1. One is GUILT. Whenever guilt lies upon a man's conscience, it shuts him up altogether in his feelings Godwards; it narrows, it contracts his heart. There is no room in his soul for divine enjoyments; there are no divine consolations shed abroad, no in-shinings of divine light, no incomings of heavenly love.
2. Another is UNBELIEF. O what a narrowing, contracting, and shutting-up power is there when unbelief works powerfully in a man's carnal mind! How the tender plant of faith shrinks into a small compass before its chilling blasts! How unable then are we to receive the truth in the love of it--unable to act upon the perfections of the Lord of life and glory--unable to come forth into the light of His countenance--unable to enjoy any one testimony of His manifested favor--unable to realize a single mark, or testimony of the grace of God being in the heart!
3. DARKNESS OF MIND is another thing that contracts and shuts up a man's heart Godwards. Many flowers, when night comes on, hide themselves as it were from it; their petals gather up and close over the bosom which, during the day, expanded itself to the warm rays of the sun, defending it from the cold dews and chilling breaths of the night. So spiritually. How darkness of soul (and all the Lord's people are brought to mourn and sigh under felt darkness) contracts the heart! How it closes up every gracious feeling! How it checks every going forth of the soul in the actings of faith, hope, and love! What a veil it spreads over the hidden man of the heart! So that there is nothing good or gracious apparently in exercise.

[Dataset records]
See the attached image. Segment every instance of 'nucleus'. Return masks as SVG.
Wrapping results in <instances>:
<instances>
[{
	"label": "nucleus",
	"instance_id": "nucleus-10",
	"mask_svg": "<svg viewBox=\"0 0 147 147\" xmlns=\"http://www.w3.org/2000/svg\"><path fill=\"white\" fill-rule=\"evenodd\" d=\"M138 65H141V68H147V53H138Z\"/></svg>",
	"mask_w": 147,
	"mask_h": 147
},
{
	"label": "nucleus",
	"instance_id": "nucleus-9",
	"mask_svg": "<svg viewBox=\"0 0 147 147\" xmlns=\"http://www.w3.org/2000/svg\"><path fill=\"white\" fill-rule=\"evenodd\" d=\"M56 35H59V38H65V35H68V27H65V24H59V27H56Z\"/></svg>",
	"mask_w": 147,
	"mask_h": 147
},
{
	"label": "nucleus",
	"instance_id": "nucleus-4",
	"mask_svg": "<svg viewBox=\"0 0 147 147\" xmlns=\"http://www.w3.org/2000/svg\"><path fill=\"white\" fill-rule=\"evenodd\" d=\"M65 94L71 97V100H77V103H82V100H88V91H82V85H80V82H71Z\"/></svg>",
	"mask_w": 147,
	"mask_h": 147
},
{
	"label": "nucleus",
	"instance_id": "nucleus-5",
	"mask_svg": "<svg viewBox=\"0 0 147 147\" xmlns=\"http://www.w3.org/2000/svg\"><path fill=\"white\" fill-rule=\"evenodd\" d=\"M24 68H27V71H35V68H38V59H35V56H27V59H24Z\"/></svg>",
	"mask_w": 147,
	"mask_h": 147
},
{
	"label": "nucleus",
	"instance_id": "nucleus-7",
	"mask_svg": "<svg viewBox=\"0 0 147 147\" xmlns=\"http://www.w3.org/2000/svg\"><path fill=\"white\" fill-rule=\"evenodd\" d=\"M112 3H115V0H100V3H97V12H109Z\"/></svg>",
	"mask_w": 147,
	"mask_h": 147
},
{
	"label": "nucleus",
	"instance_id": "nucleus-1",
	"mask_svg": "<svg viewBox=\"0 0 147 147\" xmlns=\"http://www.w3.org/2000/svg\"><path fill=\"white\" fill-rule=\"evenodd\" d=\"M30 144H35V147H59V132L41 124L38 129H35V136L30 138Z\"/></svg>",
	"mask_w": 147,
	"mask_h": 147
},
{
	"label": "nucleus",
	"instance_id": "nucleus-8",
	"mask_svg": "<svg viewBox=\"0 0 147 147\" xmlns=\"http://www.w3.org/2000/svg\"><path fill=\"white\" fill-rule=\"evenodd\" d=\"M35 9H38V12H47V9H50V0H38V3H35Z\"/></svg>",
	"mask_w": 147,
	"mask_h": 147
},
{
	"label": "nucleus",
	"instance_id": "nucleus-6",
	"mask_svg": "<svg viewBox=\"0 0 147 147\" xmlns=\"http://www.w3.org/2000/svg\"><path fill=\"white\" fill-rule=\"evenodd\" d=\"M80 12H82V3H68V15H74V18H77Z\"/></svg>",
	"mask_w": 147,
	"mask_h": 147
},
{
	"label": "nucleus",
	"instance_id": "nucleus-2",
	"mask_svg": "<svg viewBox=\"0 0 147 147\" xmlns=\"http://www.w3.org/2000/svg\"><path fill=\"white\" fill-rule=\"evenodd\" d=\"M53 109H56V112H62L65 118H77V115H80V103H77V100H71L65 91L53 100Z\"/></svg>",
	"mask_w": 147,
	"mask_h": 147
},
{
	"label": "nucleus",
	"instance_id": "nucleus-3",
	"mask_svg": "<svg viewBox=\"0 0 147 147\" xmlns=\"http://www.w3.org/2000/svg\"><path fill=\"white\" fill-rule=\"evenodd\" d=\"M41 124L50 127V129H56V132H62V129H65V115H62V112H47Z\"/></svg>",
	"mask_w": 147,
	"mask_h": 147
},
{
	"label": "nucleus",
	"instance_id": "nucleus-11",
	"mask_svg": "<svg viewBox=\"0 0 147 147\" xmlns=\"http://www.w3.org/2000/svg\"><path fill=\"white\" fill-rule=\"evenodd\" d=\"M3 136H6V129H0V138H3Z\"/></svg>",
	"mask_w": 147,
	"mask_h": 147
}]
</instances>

→ **Required tasks**
1/ Write out the passage on what shuts up the heart, from "1. One is GUILT." up to and including "in the heart!".
2/ In the passage on what shuts up the heart, what numbered things are said to contract the heart? List every one.
3/ Carry on the passage on what shuts up the heart from the point where it stops.

→ **Task answers**
1/
1. One is GUILT. Whenever guilt lies upon a man's conscience, it shuts him up altogether in his feelings Godwards; it narrows, it contracts his heart. There is no room in his soul for divine enjoyments; there are no divine consolations shed abroad, no in-shinings of divine light, no incomings of heavenly love.
2. Another is UNBELIEF. O what a narrowing, contracting, and shutting-up power is there when unbelief works powerfully in a man's carnal mind! How the tender plant of faith shrinks into a small compass before its chilling blasts! How unable then are we to receive the truth in the love of it--unable to act upon the perfections of the Lord of life and glory--unable to come forth into the light of His countenance--unable to enjoy any one testimony of His manifested favor--unable to realize a single mark, or testimony of the grace of God being in the heart!

2/
Guilt
Unbelief
Darkness of mind

3/
4. DEADNESS, COLDNESS, TORPIDITY OF FEELING GODWARDS, that wretched state in which many of God's people are so continually-- how this shuts up, contracts, and narrows the heart Godwards! How unable a man is in this dead, cold, torpid state, to enlarge his own soul! Does he attempt to pray? He has no power to pour forth a single desire. Does he attempt to read? He can scarcely get through half-a-dozen verses without wandering. Does he come to hear a Gospel message? There is scarcely anything that even his outward ear receives. He is unable to fix his thoughts and affections, unable to realize the presence, love, and power of God in his soul. Does he attempt to converse on spiritual things? He has scarcely a word to say, shut up in his feelings toward the family of God, shut up in his feelings toward the Lord Himself.
We must know by painful experience what it is to have these narrow, contracted, shut-up hearts, that we may by the contrast know what it is to have an enlarged, expanded heart. We cannot know the one except by knowing the other. It is this miserable feeling of contraction, which makes us know the difference between these painful sensations, and of an enlarged, expanded heart.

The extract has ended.